Trading memory is crooked. A trader remembers the heroic exit and forgets the sloppy entry. He remembers the missed winner and not the five bad trades that would have followed if he had chased everything. He remembers that a setup "usually works" because the last clean example is still bright in his head.

Records are less flattering.

They show whether the trader makes money in the morning and gives it back in the afternoon. They show whether a certain pattern works only in volatility. They show whether the trader's biggest losses come from one setup, one time of day, or one emotional state. They show whether the trader is actually following the rule he keeps describing to other people.
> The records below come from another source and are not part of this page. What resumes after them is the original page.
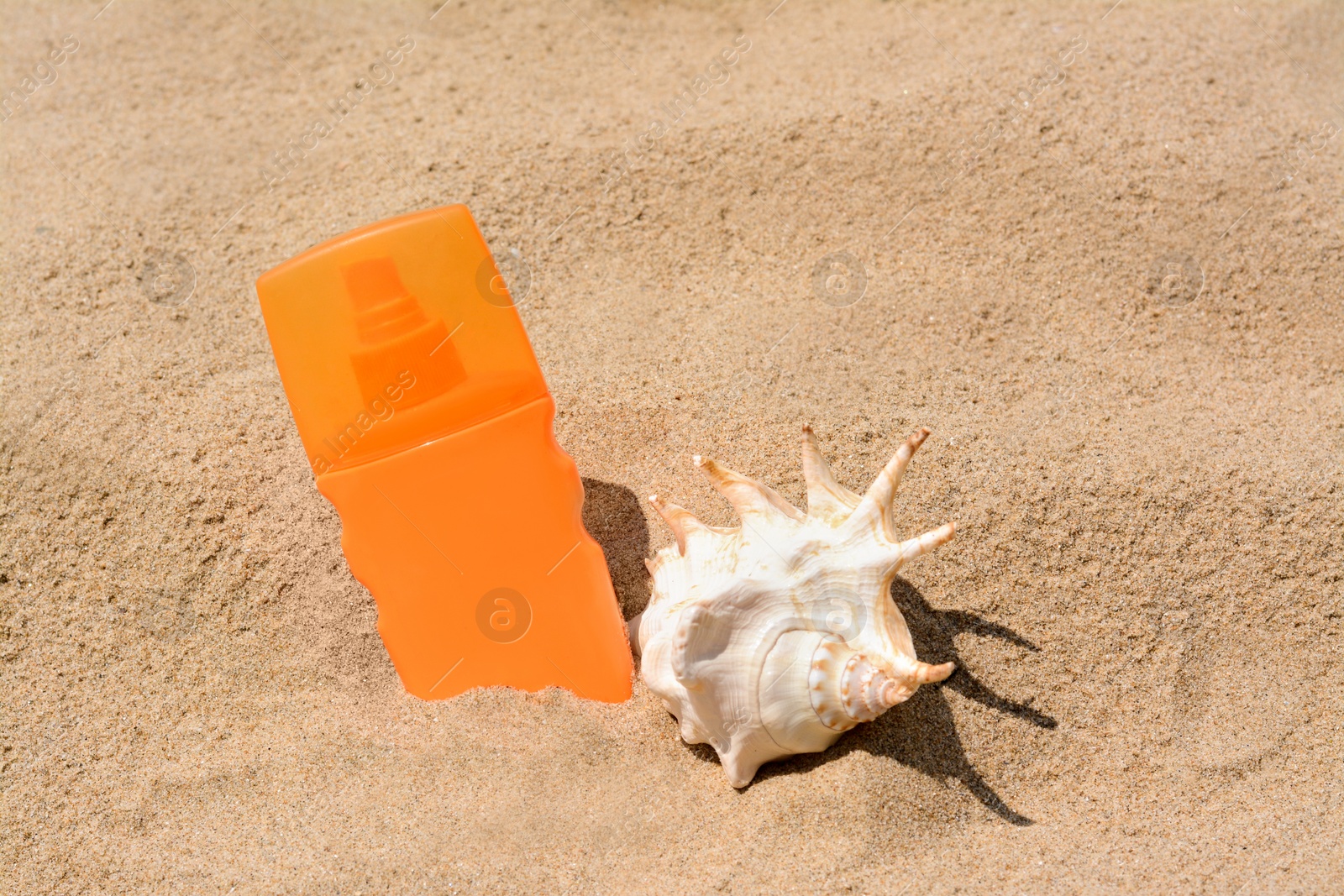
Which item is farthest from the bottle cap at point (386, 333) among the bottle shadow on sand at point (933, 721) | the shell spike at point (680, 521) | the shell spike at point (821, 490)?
the bottle shadow on sand at point (933, 721)

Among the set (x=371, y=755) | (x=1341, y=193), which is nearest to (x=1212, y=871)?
(x=371, y=755)

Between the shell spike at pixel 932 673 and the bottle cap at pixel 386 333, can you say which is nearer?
the shell spike at pixel 932 673

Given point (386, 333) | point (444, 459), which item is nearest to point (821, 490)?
point (444, 459)

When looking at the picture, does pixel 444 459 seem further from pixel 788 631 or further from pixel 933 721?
pixel 933 721

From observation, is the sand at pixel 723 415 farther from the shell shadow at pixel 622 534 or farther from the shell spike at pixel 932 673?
the shell spike at pixel 932 673

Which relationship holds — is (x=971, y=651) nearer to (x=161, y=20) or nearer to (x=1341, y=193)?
(x=1341, y=193)

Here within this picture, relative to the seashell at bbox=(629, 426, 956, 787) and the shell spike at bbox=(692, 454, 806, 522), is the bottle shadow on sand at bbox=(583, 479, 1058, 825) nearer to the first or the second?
the seashell at bbox=(629, 426, 956, 787)
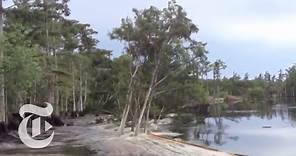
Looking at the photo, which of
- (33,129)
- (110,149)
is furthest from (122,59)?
(110,149)

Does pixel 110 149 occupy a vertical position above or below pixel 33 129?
below

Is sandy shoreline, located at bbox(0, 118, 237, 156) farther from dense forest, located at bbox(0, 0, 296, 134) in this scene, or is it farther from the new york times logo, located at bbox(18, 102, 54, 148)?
dense forest, located at bbox(0, 0, 296, 134)

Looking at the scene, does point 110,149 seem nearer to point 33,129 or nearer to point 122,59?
point 33,129

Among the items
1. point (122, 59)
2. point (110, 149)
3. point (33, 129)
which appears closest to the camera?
point (110, 149)

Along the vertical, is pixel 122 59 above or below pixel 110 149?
above

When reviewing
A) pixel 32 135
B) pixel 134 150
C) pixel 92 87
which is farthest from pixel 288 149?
pixel 92 87

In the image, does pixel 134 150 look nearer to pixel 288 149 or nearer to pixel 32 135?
pixel 32 135

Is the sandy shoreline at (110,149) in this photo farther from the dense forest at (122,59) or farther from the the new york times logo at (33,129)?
the dense forest at (122,59)

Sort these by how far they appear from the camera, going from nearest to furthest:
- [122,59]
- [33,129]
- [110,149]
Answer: [110,149], [33,129], [122,59]

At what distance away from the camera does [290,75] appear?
551 feet

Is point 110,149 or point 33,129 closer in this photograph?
point 110,149

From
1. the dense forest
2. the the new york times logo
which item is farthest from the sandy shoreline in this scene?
the dense forest

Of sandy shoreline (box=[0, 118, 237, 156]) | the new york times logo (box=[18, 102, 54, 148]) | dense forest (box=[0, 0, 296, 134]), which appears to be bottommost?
sandy shoreline (box=[0, 118, 237, 156])

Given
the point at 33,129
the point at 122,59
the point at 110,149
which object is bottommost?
the point at 110,149
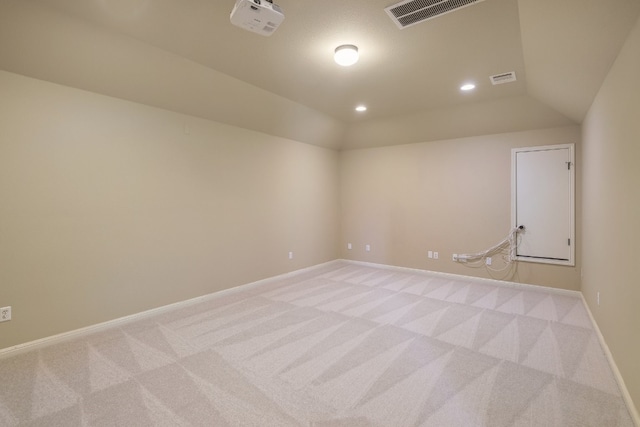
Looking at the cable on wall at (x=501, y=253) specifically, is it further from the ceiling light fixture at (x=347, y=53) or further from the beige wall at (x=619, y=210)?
the ceiling light fixture at (x=347, y=53)

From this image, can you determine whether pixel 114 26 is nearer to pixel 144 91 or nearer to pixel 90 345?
pixel 144 91

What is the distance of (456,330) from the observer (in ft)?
10.9

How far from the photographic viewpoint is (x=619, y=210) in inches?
93.7

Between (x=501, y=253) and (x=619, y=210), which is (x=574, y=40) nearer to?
(x=619, y=210)

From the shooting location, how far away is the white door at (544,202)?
455 centimetres

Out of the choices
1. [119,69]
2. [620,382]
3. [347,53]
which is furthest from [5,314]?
→ [620,382]

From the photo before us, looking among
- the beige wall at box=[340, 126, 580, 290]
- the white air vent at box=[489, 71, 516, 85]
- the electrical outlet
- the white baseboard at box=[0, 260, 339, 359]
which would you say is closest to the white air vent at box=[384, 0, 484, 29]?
the white air vent at box=[489, 71, 516, 85]

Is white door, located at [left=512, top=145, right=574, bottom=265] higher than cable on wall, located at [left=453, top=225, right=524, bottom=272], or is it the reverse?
white door, located at [left=512, top=145, right=574, bottom=265]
Here Raschke's work becomes concrete. The chart is not enough. The journal is part of the method.

The useful question is not "did I call the market?" It is "what did I do after the market answered?"

Repetition Is The Edge Nobody Wants

A lot of traders want the lesson to be more dramatic.

They want the genius call, the big short, the secret indicator, the interview line that unlocks the whole craft. Raschke's material is less flattering. It suggests that active trading is mostly a repeatable job with strict damage control.

That does not mean easy.

Repetition is hard because the trader has to take the same quality trade after a loss, avoid the bad trade after a win, and stop when the market is no longer paying the behavior. None of that feels heroic. It is much closer to professional hygiene.

The trader who survives is not the one who never gets hit. It is the one whose normal hit does not change the next decision.

Size matters more than the slogan. If the loss is too large, the next decision is contaminated. The trader may still be looking at the screen, but the account is now trading the last mistake.

Small size keeps the next trade clean.

What A Trader Can Actually Use

The Raschke lesson is practical if it is kept plain.

Before the trade:

  • know where the trade is wrong;
  • size it so that the stop is emotionally payable;
  • know whether the setup needs speed, patience, or immediate rejection.

During the trade:

  • watch whether price is behaving as expected;
  • do not turn a scratch into a thesis;
  • do not make the stop wider because the chart is still interesting.

After the trade:

  • write down what happened;
  • separate good losses from bad losses;
  • check whether the next trade is coming from the setup or from the last result.

None of this predicts the next tick. The trader controls the part before the next tick arrives.

Raschke's value is not that she gives the reader a trade. It is that she makes the trade smaller, cleaner, and less theatrical.

The position has to be small enough to repeat.

If it is not, the method is already broken.

Disclosure: Margin of Pain publishes research and commentary about traders, markets, and risk. This article is not investment advice or a recommendation to buy, sell, short, or hold any security, derivative, futures contract, currency, commodity, or asset.